Aux sources d’un débat identitaire
Depuis plusieurs semaines, les réseaux sociaux brazzavillois bruissent d’allégations contradictoires sur les origines de Bernard Bakana Kolélas, figure majeure de la vie publique congolaise.
Une partie des internautes l’attribue au peuple téké, tandis que d’autres rappellent son enracinement sundi-lari.
Loin de l’agitation polémique, l’examen des archives familiales et des enquêtes académiques permet de restituer une généalogie précise et de comprendre les mécanismes sociaux qui alimentent ces récits.
Héritage familial sundi-lari
Le 12 juin 1933, à Mboloki, dans le district de Kinkala, naît Bernard, fils de Nkouka ma Koutou, chef de village et couturier admiré, membre du clan Ntsembo, branche sundi.
Sa mère, Loumpangou Lua Bizenga, issue du clan Ndamba, transmet à l’enfant la mémoire lari, dont les pratiques rituelles et la maîtrise de l’art oratoire marquent durablement sa socialisation.
Les registres du Centre national des archives, recoupés avec les témoignages de ses proches, confirment ainsi l’ascendance sundi-lari de celui qui deviendra l’un des principaux opposants de la période post-indépendance.

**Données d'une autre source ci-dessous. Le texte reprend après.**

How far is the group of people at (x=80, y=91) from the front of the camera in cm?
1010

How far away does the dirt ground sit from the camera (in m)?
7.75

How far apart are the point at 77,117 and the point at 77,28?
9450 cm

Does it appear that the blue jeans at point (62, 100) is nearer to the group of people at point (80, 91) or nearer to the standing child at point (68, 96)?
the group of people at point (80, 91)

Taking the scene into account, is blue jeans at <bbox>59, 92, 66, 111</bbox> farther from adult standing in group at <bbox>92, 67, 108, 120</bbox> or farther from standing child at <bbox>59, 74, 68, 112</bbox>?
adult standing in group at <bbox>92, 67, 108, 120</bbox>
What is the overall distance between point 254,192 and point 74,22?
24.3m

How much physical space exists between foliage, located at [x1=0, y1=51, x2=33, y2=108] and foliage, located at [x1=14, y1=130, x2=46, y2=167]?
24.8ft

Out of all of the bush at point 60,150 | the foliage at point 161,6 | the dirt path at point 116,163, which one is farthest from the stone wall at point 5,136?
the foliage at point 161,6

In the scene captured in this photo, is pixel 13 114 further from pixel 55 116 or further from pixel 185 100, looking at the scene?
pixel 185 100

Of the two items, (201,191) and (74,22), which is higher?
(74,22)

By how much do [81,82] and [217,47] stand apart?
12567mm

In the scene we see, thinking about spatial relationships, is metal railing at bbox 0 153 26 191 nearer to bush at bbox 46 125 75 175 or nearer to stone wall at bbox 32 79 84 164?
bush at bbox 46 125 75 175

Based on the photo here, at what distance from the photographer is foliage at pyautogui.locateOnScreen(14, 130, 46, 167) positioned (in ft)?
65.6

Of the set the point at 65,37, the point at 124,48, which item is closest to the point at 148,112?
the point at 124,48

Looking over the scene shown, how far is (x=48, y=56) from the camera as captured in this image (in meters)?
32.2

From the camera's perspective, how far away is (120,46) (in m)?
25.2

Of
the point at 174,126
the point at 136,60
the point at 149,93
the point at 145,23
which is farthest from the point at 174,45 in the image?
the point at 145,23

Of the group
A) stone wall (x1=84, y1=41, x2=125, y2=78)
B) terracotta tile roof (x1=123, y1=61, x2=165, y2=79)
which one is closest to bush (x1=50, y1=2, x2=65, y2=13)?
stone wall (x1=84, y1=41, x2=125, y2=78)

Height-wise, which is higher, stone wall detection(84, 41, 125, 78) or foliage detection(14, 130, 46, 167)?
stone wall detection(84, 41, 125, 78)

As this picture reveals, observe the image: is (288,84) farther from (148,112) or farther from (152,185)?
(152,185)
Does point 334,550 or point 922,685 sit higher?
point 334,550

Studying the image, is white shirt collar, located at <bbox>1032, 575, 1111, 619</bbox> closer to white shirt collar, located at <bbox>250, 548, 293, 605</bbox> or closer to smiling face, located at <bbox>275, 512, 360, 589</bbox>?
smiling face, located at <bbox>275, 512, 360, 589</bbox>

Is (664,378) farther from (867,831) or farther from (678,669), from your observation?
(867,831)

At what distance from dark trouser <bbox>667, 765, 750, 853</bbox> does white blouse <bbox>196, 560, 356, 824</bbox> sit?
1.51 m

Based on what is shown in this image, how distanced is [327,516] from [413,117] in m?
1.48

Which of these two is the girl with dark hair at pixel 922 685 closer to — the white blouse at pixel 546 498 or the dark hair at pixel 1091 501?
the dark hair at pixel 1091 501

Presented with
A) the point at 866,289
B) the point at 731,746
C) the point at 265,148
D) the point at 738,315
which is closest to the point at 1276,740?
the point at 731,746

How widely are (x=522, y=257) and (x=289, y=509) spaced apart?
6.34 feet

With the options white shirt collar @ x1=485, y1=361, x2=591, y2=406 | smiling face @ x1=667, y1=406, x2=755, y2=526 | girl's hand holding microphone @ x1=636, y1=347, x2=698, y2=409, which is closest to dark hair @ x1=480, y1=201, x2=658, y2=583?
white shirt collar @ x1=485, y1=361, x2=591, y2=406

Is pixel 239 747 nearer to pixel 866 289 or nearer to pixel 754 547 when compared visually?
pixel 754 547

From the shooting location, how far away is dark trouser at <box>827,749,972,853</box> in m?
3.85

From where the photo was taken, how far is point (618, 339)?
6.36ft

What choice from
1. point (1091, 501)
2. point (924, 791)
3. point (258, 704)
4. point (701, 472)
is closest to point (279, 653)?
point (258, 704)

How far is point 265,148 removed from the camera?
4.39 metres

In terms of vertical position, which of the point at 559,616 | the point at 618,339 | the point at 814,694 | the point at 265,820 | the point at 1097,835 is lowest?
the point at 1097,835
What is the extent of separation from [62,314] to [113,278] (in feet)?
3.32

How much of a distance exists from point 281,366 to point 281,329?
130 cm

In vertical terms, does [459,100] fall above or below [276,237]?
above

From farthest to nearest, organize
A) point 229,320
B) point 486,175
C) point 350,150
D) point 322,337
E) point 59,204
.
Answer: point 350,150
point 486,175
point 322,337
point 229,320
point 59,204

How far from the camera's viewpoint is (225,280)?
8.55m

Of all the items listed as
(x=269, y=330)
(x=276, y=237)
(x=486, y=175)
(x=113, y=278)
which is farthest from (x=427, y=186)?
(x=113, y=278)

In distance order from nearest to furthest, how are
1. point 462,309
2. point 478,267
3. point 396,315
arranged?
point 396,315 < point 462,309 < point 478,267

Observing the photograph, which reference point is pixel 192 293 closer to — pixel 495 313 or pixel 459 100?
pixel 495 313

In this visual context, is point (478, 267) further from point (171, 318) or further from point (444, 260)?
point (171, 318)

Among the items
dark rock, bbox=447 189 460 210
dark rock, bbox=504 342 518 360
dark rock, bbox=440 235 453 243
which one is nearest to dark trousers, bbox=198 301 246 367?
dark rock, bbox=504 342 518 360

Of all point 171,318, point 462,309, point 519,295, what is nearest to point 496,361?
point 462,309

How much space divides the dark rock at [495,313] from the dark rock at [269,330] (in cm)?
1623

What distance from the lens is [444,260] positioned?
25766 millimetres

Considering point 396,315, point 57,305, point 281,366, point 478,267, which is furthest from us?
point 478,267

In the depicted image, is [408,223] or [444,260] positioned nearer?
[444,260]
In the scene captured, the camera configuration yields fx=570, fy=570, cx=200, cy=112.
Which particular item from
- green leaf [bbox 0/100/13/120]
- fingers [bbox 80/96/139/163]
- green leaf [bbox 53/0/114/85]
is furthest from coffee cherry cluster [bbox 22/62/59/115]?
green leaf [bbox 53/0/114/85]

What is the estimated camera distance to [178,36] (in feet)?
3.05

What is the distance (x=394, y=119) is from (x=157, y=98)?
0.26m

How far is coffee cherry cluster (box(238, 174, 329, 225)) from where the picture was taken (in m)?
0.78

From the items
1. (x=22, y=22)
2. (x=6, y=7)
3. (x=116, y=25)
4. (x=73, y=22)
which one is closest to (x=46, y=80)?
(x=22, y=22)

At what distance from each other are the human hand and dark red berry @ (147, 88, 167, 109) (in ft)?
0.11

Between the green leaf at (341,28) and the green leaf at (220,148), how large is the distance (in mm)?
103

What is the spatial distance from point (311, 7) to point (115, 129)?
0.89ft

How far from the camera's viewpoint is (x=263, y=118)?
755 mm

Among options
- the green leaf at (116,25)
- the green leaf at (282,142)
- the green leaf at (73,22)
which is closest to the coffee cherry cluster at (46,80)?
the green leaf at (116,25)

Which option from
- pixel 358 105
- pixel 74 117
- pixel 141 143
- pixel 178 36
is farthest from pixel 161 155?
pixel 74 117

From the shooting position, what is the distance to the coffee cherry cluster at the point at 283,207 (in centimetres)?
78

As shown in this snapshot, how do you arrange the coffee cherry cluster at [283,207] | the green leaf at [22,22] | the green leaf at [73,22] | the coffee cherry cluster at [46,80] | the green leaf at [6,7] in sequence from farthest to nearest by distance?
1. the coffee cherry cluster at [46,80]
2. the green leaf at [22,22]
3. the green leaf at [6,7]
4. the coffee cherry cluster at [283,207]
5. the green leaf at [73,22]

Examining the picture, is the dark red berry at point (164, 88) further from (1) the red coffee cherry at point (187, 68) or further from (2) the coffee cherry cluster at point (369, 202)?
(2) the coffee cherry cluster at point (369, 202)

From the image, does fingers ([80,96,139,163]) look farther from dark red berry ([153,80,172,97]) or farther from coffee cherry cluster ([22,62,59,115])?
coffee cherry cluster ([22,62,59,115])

Enfance entre Kinkala et Nsouélé
L’année 1934 bouleverse l’équilibre familial : les violences liées à l’affaire Matsoua poussent la lignée maternelle à rejoindre Nsouélé, village téké où cohabitent commerçants, cheminots et catéchistes.
À quatre ans, Bernard découvre un univers multiculturel et apprend le lingala aux côtés de ses cousins téké, sans jamais perdre le lari parlé dans l’intimité domestique.
Selon l’anthropologue Alain Mabanza, cette double immersion « a forgé chez Kolélas une aptitude précoce au dialogue interethnique, qualité rare dans le Congo de l’entre-guerres ».
Passage à Étoumbi et temps politique
Après l’indépendance, son engagement dans l’opposition le conduit à la prison d’Ouesso en 1969, puis à une résidence surveillée à Étoumbi entre 1973 et 1975, à la faveur d’une mesure d’amnistie.
La topographie forestière de la Cuvette-Ouest contraste avec la savane du Pool, mais l’homme s’y adapte, organise des cercles de lecture biblique et tisse des alliances matrimoniales pour protéger sa famille.
Lorsqu’il retrouve Brazzaville en août 1975, il emporte avec lui une réputation de résilience qui irrigue bientôt la formation du MCDDI, parti qu’il créera en 1989.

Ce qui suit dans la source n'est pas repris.